I realised how little I’m aware of the risky lives they lead. These fishermen’s world of hardworking showed up with an altogether different meaning. I saw them having become a part of the river, fused with its smells, bountifulness, and ferocity. Raising before dawn, their deep love for the river and fishing craft insecurely interlaced with adventure and unsafe life. I can’t help but imagine the uncertain options their families brave altogether.
Shamefully, I admit, such details of precarious lives which so far I never knew existed?
I stood there on the rain-beaten steps that led to the River, a little awkwardly; my expensive camera gear perched on the tripod not to miss the tones the foggy morning sky spraying on the boats, on the waters, and at the far horizons. Bringing together the boats and its inmates into the view-finder, peering at them, I felt awfully guilty. The irony was unmissable. I wonder for a moment centering at the pairs: father and son, brother and sister, wife and husband, a lonely aged man holding an oar, far away in turbulent waters braving for a livelihood with humility, their grace, and braveness reflecting on my high-priced lens as I click down the shutter button.

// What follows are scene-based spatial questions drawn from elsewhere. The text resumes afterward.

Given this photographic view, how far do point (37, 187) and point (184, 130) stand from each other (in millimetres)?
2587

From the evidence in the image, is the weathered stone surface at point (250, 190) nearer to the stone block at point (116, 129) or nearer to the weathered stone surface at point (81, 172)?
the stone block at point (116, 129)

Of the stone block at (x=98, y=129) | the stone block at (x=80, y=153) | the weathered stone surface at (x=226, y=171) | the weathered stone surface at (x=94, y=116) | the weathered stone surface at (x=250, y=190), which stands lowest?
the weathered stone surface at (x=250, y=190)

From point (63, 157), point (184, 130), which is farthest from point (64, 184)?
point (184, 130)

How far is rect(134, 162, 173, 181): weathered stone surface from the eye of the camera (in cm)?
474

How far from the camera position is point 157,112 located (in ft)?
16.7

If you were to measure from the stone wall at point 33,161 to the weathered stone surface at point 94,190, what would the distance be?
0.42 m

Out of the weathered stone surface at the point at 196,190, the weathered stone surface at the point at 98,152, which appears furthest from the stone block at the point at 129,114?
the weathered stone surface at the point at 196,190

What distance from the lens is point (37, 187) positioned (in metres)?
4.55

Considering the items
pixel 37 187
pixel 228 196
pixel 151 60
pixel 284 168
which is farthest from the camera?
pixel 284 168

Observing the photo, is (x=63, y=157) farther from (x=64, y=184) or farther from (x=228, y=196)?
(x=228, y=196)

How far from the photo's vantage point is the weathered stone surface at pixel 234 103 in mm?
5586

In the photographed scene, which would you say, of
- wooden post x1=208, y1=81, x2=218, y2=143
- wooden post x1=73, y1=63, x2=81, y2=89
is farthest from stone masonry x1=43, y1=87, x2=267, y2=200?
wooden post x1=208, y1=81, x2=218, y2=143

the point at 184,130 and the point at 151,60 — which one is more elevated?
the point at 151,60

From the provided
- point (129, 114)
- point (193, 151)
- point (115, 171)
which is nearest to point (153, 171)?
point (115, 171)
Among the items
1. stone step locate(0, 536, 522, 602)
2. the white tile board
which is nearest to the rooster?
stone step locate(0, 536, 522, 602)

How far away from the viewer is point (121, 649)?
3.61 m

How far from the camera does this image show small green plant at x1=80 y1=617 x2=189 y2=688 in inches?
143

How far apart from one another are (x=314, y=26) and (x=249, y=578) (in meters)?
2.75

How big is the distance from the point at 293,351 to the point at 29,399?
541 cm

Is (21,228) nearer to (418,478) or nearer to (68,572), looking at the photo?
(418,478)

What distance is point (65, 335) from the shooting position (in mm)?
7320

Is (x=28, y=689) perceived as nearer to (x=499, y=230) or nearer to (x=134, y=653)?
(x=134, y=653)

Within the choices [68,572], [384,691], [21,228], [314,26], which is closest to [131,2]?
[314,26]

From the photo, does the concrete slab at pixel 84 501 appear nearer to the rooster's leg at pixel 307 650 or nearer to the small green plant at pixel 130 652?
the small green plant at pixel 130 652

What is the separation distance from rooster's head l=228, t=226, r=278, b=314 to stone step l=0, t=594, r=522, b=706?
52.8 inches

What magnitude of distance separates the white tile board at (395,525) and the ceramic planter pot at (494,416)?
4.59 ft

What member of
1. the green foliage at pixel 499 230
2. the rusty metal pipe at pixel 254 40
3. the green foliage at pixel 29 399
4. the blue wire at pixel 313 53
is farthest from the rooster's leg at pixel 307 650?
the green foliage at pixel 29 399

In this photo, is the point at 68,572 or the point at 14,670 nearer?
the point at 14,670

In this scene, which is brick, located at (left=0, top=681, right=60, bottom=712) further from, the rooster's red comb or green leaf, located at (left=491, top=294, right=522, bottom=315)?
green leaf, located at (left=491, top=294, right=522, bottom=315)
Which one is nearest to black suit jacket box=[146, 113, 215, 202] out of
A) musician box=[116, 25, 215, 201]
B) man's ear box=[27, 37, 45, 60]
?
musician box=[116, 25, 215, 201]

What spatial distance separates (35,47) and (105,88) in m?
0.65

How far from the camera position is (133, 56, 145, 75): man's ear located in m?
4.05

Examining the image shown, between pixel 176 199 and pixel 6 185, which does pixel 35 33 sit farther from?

My humane response to this episode has been something different, something revelatory. It’s like asking me to reflect: how often do you see the raw realities of life and how stinging to infer the pain around. Going back home, all the intense images now digitally saved, I get a feeling I’m carrying their anguish behind in my car. I felt empathic, more humble than I was before, but I know the fact remains, perhaps I can’t switch off what I have witnessed today for a long time.